Source: Misa flags shrinking Press freedom in southern Africa -Newsday Zimbabwe
REGIONAL media watchdog, the Media Institute of Southern Africa (Misa) has expressed concern over the shrinking Press freedom and civic space in the southern African region, which has been worsened by enactment of repressive laws.
In a report titled The State of Press Freedom in Southern Africa 2022 produced with the support of the International Media Support, the Swedish embassy in Zimbabwe, Sigrid Rausing Trust and National Endowment for Democracy, Misa accused governments of enacting laws that muzzle the media.
It analysed the media environment and civic space in southern African countries that include Angola, Botswana, Eswatini, Lesotho, Malawi, Mozambique, Namibia, Tanzania, Zambia and Zimbabwe and revealed threats to free media in the region, including online and offline abuse of especially women journalists, new cybersecurity laws and surveillance and censorship of journalists.
“In southern Africa, the current landscape is marked by a shrinking civil space, as governments seek to exert greater control over civil society, thereby limiting their ability to operate independently and hold those in power accountable,” the report read.
“Governments are employing various tactics to intimidate activists, journalists and human rights organisations. This has resulted in a deterioration of the operating environment for civil society organisations, with restrictions on citizen participation and freedoms of association and assembly, arbitrary arrests, enforced disappearances, torture, and threats of closure and deregistration of non-governmental organisations.
“Examples of such governments include Zimbabwe, Zambia and Malawi, where civil society organisations face cumbersome registration processes and foreign funding regulations that silence any criticism of the State and State apparatus.
“This trend is due, in part, to governments’ focus on national security and economic development, which has led them to view civil society organisations as foreign agents that pose a threat to national interests. Zimbabwe’s legislature passed the ominous Private Voluntary Organisations Amendment Bill in December 2022 which, upon review, would have the effect of silencing civil society, freedom of association and ultimately freedom of expression,” the Misa report read.
The Bill is currently undergoing its final stretch of clerical cleaning and formatting at the Attorney-General’s Office before going to President Emmerson Mnangagwa, who is on record pledging his commitment to signing it into law.
“This is further worsened by amendments to the Criminal Law (Codification and Reform) Act, which will sound the death knell for freedom of association and freedom of expression.

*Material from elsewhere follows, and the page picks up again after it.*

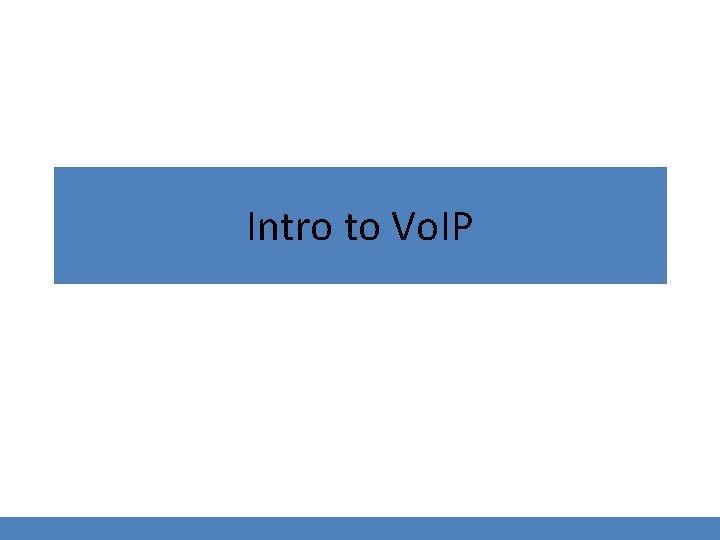 Intro to Vo. IP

“In other parts of the region, such as Namibia and South Africa, there has been a recent trend of justifying laws on NGO registration or other regulations under the pretext of combating money-laundering and terrorist financing. While these concerns may have merit, they can also be exaggerated to justify excessive government control over NGOs, intentionally or unintentionally.”

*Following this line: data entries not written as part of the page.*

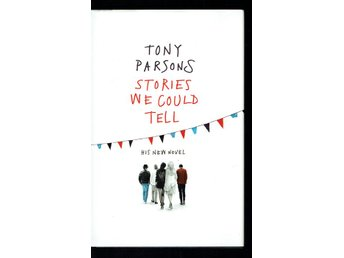 Tony Parsons - Stories We Could Tell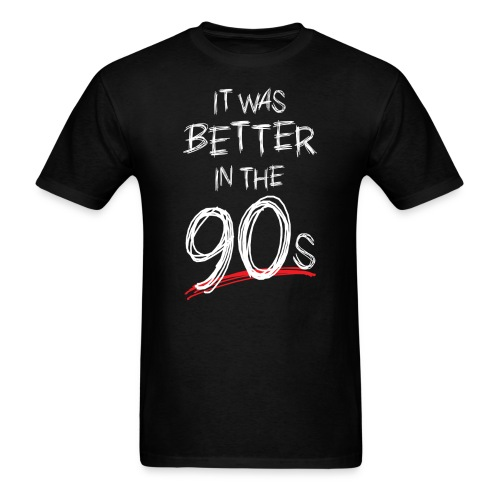 Better In The 90s (Men) - Men's T-Shirt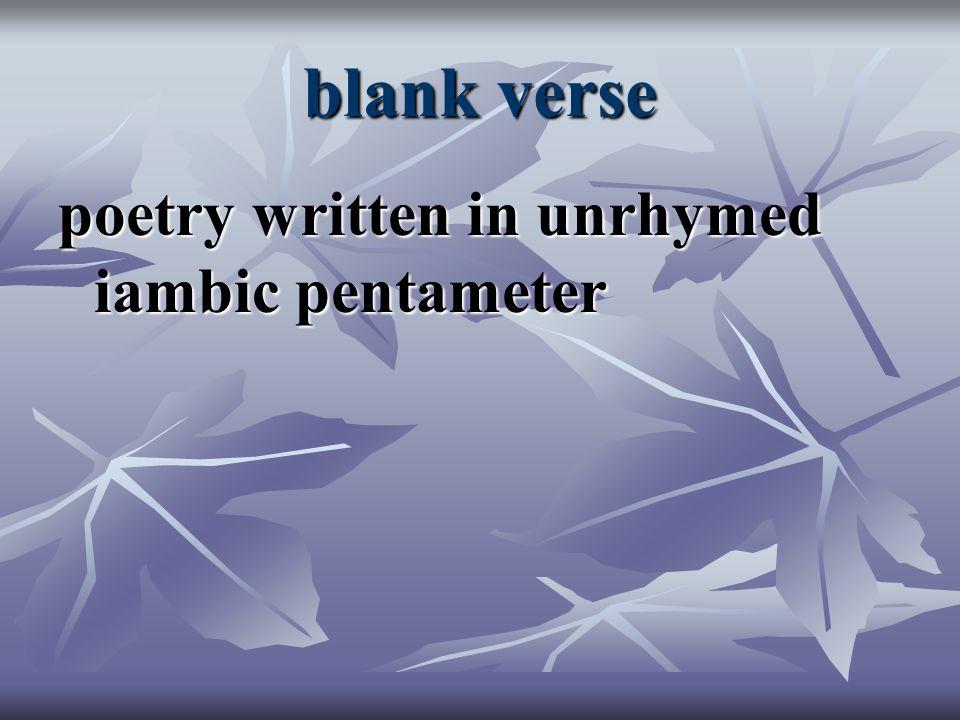blank verse poetry written in unrhymed iambic pentameter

The report added that: “Southern Africa is grappling with a complex political, economic, and social crisis that threatens the exercise of freedom of expression, media freedom, access to information and associated rights.
“This crisis is characterised by numerous interrelated factors, including corruption, political repression, economic instability, and social inequality.
“We are witnessing an intensifying of crackdown on journalists, human rights activists, leaders of social movements, political activists, and trade unionists who have exposed gross human rights violations, authoritarian tendencies, corruption, lack of service delivery, and social justice.”